So, we need to have a conversation about what are we willing to invest in for budget, people & time.
We need to move forward in small steps, assess the results or non-results and focus on reducing uncertainty but without being assured to yield results.

In Complex “New development”, we are going outside of the estimation field.

My learnings & conclusion

In short, a team should be empowered to use whatever they feel is good for them when it comes to estimation. Estimating is after all an help in capacity planning and not in delivery. We should also strive to reduce team dependencies (this will be part of another blog post).

I have been guilty of pushing story points on teams, believing that they were the key to the team’s successes and reassuring stakeholders or leaders.
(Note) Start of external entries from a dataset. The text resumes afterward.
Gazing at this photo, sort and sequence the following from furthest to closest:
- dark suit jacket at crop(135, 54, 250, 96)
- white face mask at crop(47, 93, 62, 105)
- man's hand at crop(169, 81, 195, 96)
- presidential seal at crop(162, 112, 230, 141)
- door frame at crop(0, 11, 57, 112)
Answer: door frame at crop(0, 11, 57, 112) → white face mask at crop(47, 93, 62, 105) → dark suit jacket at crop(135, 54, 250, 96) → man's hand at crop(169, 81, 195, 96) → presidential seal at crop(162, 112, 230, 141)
However, over time, I have come to realize that story points or whatever form of estimation does not matter much in the end.

In conclusion, while the debate over story points and estimation will probably continue, we should remember that what really matters is how we work together as a team to deliver value to our customers.
As I recently wrote in a comment on LinkedIn, I could not care less about what a team is nowadays using to estimate.

I’d rather coach the team, its stakeholders, and leaders in shifting their vocabulary using probabilities to manage expectations.
I would also teach and facilitate the use of the Cynefin framework for a team, its stakeholders, and leaders to understand the type of situation they are dealing with. 

Picture of Diane Gombart

Diane Gombart

The writer of this article is Diane Gombart, an experienced Agile coach with a passion for helping individuals and organizations reach their full potential through Agile methodologies.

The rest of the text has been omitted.